Series: St. Louis 3, Boston 3
Game 7St. Louis 8
Red Sox fans had already been waiting 86 years for a World Series victory--12 more innings wouldn't matter. The Boston Red Sox won the ESPN Major League Baseball World Series in dramatic fashion when Bill Mueller's bloop single scored the winning RBI in the bottom of the 12th inning. Earlier in the game, outfielder Gabe Kapler hit a grand slam to give Boston the lead. He had a chance to repeat that feat in the eighth inning, coming up to bat with the bases loaded, but failed to do so. Kapler had 11 RBIs in the series to lead the Red Sox.
Series: St. Louis 3, Boston 4 Winner: Boston Red Sox
Thanks to ESPN Major League Baseball's handy playoff simulation feature, we were able to quickly simulate 10 additional World Series matchups between the two teams. As you can see, the results heavily favor the Sox.

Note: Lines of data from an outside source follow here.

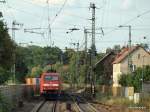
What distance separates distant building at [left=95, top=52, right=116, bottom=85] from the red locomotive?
46063 millimetres

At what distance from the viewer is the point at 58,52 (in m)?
150

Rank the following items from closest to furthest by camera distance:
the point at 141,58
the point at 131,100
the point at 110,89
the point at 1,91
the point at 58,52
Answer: the point at 1,91
the point at 131,100
the point at 110,89
the point at 141,58
the point at 58,52

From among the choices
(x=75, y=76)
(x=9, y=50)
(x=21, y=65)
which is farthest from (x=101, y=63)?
(x=9, y=50)

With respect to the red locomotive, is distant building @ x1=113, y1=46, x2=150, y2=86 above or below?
above

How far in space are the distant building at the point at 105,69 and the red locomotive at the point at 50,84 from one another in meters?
46.1

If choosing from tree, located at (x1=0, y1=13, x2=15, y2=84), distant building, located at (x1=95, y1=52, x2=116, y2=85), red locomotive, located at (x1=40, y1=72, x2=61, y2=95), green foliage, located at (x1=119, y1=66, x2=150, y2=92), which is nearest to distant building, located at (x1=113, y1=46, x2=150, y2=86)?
distant building, located at (x1=95, y1=52, x2=116, y2=85)

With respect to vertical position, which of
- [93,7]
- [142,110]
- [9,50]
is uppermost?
[93,7]

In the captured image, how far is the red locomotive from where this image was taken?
59475mm

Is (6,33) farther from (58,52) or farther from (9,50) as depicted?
(58,52)

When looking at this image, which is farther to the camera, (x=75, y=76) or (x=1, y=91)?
(x=75, y=76)

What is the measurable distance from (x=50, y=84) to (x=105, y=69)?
2505 inches

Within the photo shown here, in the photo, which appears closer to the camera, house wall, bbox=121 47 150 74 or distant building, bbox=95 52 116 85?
distant building, bbox=95 52 116 85

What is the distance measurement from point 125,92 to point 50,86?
9127 millimetres

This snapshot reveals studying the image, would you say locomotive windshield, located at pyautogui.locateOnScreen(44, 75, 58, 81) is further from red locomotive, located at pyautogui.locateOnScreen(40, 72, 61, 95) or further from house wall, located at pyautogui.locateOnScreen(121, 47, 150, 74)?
house wall, located at pyautogui.locateOnScreen(121, 47, 150, 74)
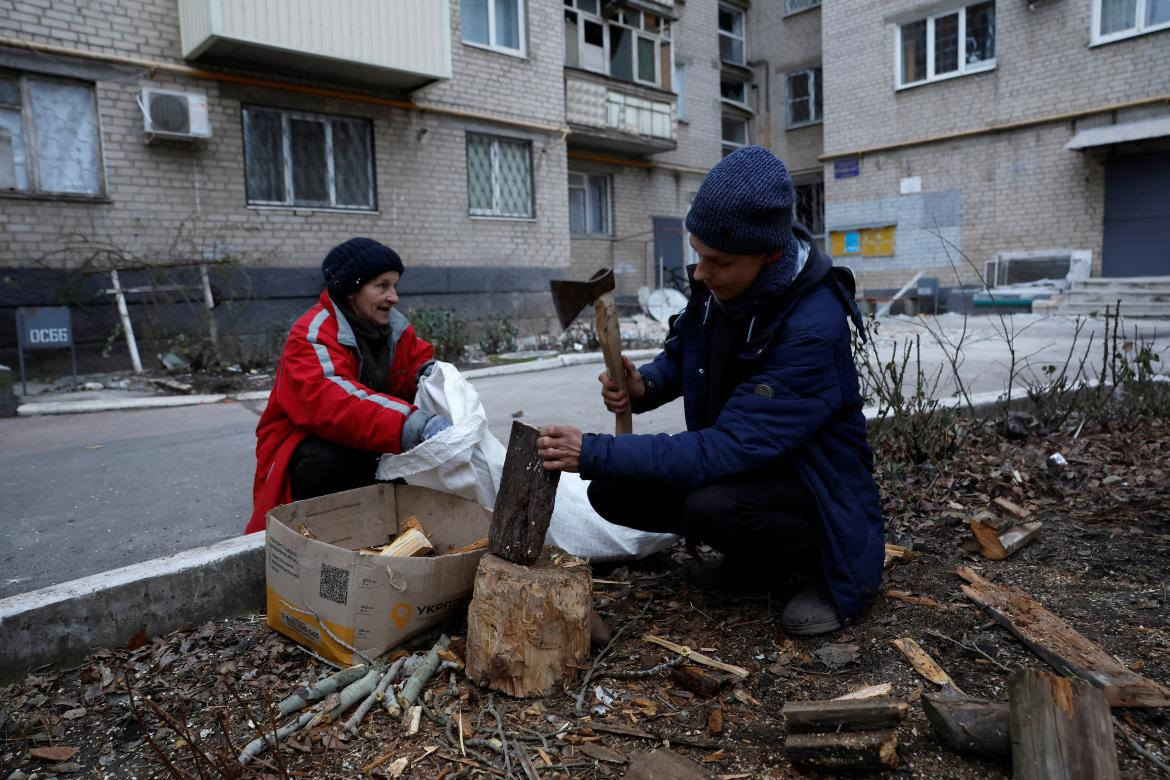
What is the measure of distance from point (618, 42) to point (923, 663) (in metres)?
15.9

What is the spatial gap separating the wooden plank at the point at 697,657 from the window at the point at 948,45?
55.9 ft

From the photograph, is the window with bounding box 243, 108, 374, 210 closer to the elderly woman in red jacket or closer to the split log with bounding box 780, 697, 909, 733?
the elderly woman in red jacket

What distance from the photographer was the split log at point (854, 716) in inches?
62.4

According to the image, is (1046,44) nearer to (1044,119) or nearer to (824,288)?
(1044,119)

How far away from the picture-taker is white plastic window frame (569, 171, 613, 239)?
16000 mm

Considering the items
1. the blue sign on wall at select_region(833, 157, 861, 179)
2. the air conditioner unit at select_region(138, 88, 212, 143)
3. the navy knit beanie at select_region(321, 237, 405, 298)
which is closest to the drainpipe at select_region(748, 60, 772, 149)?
the blue sign on wall at select_region(833, 157, 861, 179)

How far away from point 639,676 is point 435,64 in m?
10.6

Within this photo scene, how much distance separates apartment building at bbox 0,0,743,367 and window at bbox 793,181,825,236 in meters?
7.75

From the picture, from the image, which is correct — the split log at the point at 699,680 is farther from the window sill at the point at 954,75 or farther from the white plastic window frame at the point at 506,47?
the window sill at the point at 954,75

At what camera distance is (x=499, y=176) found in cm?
1302

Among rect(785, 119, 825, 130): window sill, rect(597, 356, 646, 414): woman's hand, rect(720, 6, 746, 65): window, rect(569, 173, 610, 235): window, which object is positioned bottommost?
rect(597, 356, 646, 414): woman's hand

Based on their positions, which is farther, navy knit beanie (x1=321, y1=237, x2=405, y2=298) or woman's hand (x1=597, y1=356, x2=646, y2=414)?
navy knit beanie (x1=321, y1=237, x2=405, y2=298)

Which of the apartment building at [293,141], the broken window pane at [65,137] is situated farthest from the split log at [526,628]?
the broken window pane at [65,137]

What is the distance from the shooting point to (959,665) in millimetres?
1950
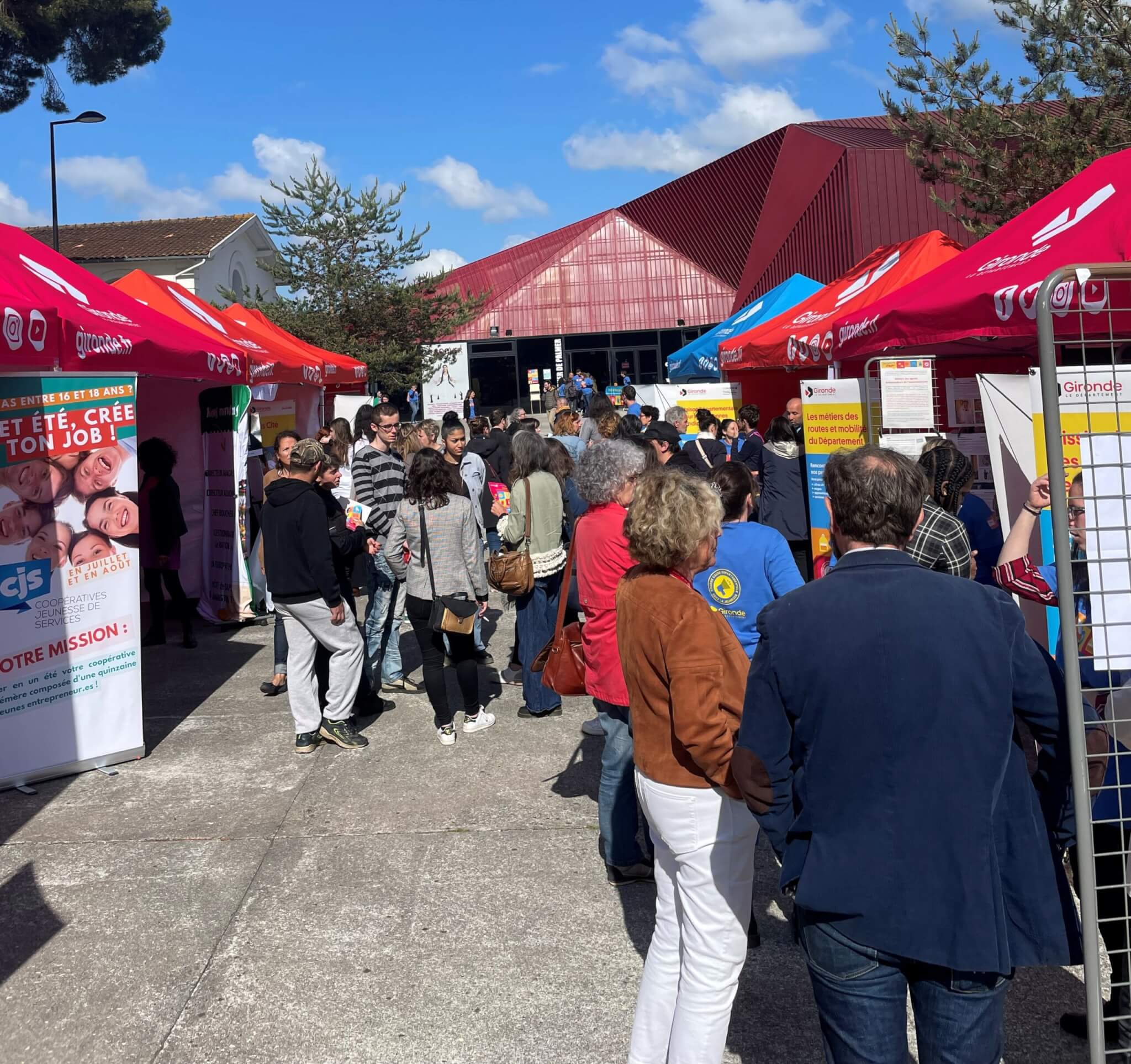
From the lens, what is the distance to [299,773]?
19.2ft

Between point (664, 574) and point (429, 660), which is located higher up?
point (664, 574)

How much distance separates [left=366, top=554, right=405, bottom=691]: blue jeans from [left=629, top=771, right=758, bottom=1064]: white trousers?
465 centimetres

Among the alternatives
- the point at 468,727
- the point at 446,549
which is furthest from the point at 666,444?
the point at 468,727

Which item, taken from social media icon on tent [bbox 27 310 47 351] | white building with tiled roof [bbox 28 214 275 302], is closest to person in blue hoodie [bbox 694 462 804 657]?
social media icon on tent [bbox 27 310 47 351]

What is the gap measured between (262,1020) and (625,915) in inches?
53.6

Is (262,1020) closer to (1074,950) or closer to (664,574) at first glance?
(664,574)

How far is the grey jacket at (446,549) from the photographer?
5.96 metres

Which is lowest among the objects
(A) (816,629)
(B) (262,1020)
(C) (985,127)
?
(B) (262,1020)

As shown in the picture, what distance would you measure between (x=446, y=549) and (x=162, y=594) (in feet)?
13.8

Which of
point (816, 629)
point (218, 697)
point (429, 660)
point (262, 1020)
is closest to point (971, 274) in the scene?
point (429, 660)

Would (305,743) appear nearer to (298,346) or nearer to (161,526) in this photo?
(161,526)

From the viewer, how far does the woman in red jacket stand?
13.0 feet

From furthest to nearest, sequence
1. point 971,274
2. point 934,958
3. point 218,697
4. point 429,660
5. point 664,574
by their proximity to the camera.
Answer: point 218,697, point 429,660, point 971,274, point 664,574, point 934,958

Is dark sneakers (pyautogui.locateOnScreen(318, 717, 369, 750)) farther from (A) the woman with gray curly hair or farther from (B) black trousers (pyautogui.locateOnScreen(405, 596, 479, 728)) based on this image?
(A) the woman with gray curly hair
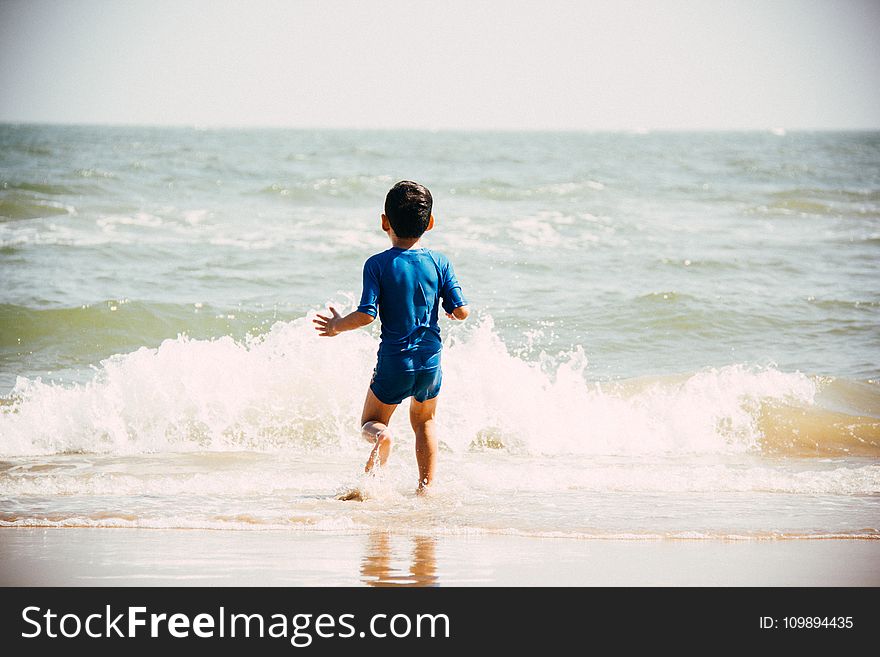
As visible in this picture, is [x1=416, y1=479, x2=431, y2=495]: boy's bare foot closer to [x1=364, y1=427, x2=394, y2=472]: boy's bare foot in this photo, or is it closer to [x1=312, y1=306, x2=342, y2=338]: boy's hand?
[x1=364, y1=427, x2=394, y2=472]: boy's bare foot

Series 1 - Boston wins 4-2
Series 2 - Boston wins 4-2
Series 3 - Boston wins 4-3
Series 4 - Boston wins 4-1
Series 5 - Boston wins 4-2
Series 6 - Boston wins 4-1
Series 7 - Boston wins 4-1
Series 8 - Cardinals win 4-2
Series 9 - Cardinals win 4-3
Series 10 - Cardinals win 4-1
So there you have it. MVP Baseball 2004 has the Cardinals winning the series by the narrowest of margins, while ESPN Baseball says the Red Sox are the dominant team. How closely will these results play out in the real World Series? Only time will tell.